IEEE ACCESS, vol.10, pp.79365-79378, 2022 (SCI-Expanded) identifier identifier

  • Publication Type: Article / Article
  • Volume: 10
  • Publication Date: 2022
  • Doi Number: 10.1109/access.2022.3193689
  • Journal Name: IEEE ACCESS
  • Journal Indexes: Science Citation Index Expanded (SCI-EXPANDED), Scopus, Compendex, INSPEC, Directory of Open Access Journals
  • Page Numbers: pp.79365-79378
  • Keywords: Adjacent channel leakage ratio (ACLR), bias circuit, complementary metal-oxide-semiconductor (CMOS), error vector magnitude (EVM), intermodulation distortion (IMD), long-range (LoRa), power amplifier, radio frequency power amplifier (RFPA), third-order intercept point (OIP3), HIGH-EFFICIENCY, ENVELOPE ELIMINATION, SUPPLY MODULATOR, RF, LINEARITY, COMPENSATION, IMPROVEMENT, PREDICTION, DISTORTION, INJECTION
  • Istanbul University Affiliated: Yes

Abstract

This paper presents a bias modulation linearization technique for a 919 MHz -923 MHz CMOS power amplifier which employs driver voltage modulation and main amplifier split bias. Through the proposed linearization technique, it is observed that the peak third-order intercept point (OIP3) across the output power is shifting according to the bias conditions of the split-bias power amplifier (SBPA). The third-order transconductance (g(m3)) terms are suppressed at the output by phase cancellation achieved by optimization of the bias voltages of the PA. A high dynamic range bias circuit is integrated at the driver and split main to enhance the linearity of the CMOS PA, eradicating the need for pre-distortion linearizers.

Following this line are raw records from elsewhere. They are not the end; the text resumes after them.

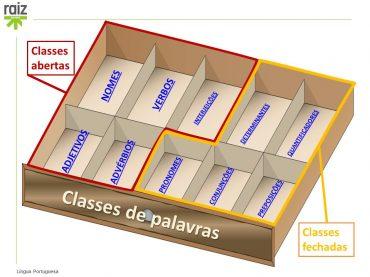 Ficha de Trabalho – Classe de palavras – abertas e fechadas (3) – Soluções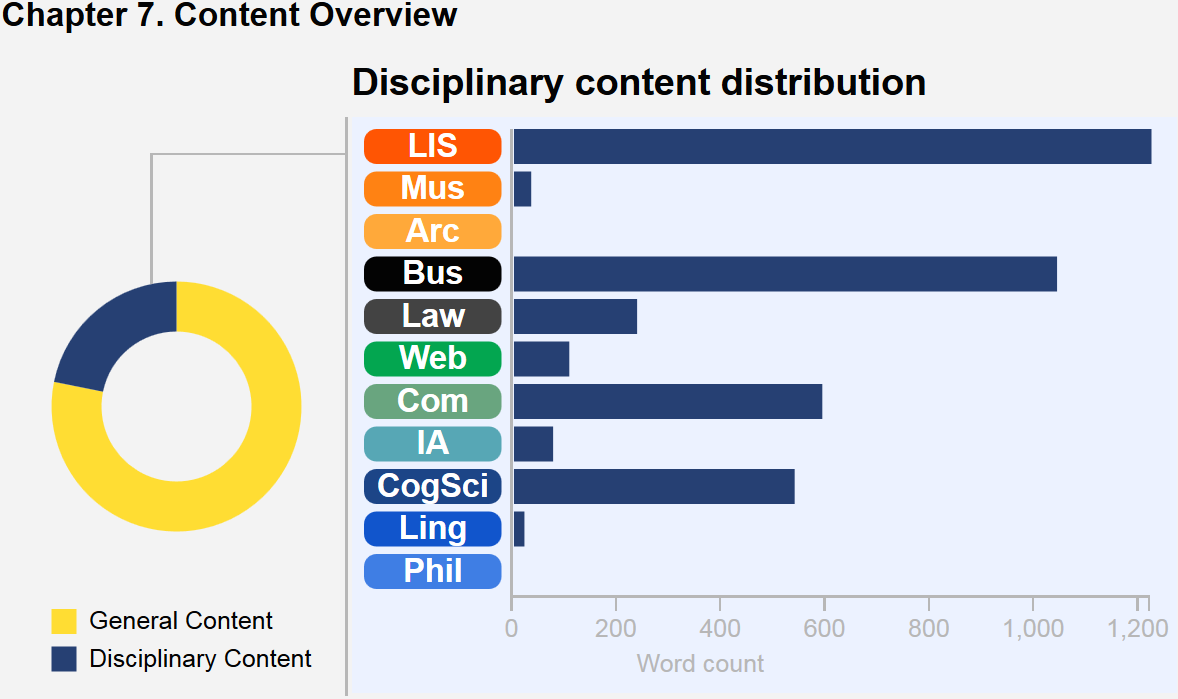 This graphic describes the content breakdown of the chapter. A wheel with colored segments depicts core content versus disciplinary content in this chapter, and a bar chart illustrates the disciplinary content distribution. In this chapter, Business notes predominate, followed by LIS, CogSci, Computing, Law, Web, IA, Museums, and Linguistics. There are no Archives or Philosophy notes in this chapter.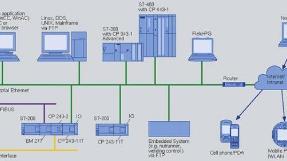 工业以太网long88.vip龙8国际大盘点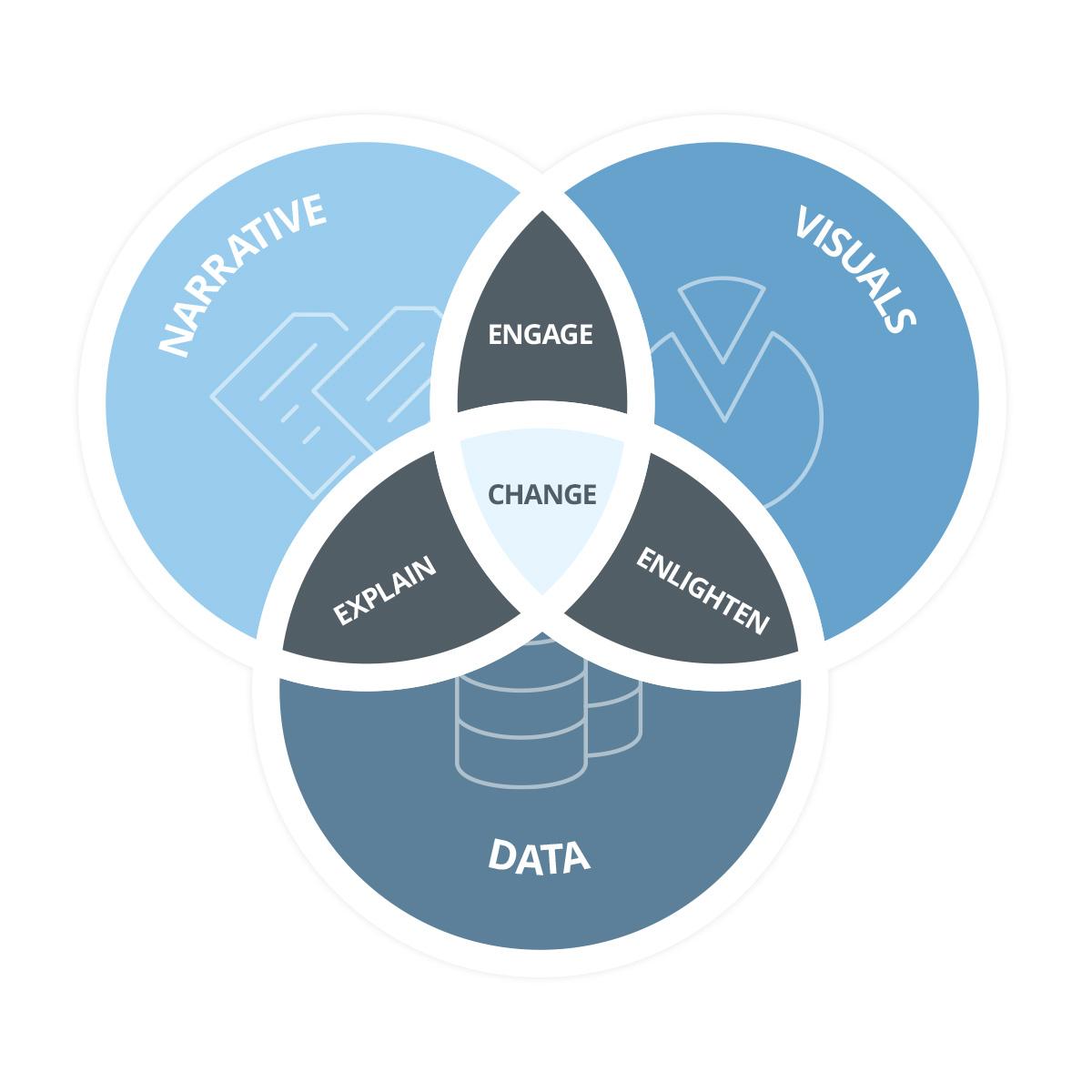 16-blog-viz-data-storytelling-2-1200x1200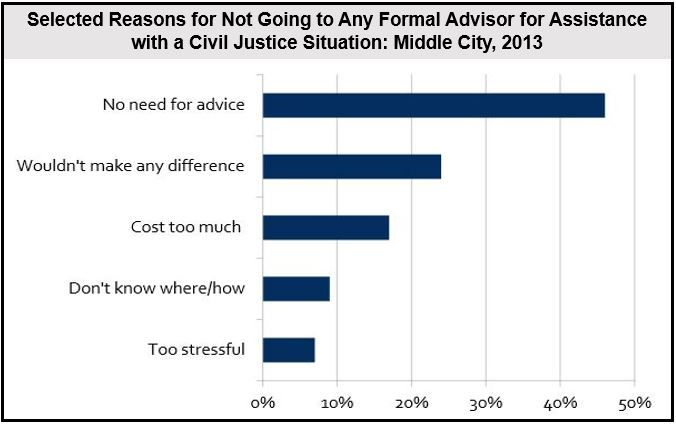 Selected Reasons for Not Going to Any Formal Advisor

The two-stage SBPA is designed and fabricated in a 180 nm CMOS process with six-metal layers and a chip size of 1.820 x 1.771 mm(2) to operate at the supply voltage of 3.3 V. The bias voltages of both driver and split main stages are varied from 0 V to 2.0 V with a linear step size of 0.2 V. The proposed SBPA delivers a saturated output power (P-out) of 27 dBm with maximum power-added efficiency (PAE) of 44.4% and peak 01P3 of 39 dBm. A maximum linear P-out of 21 dBm with 29% PAE is achieved at an adjacent channel leakage ratio (ACLR) of -30 dBc and 4% error vector magnitude (EVM), satisfying the LoRa specifications.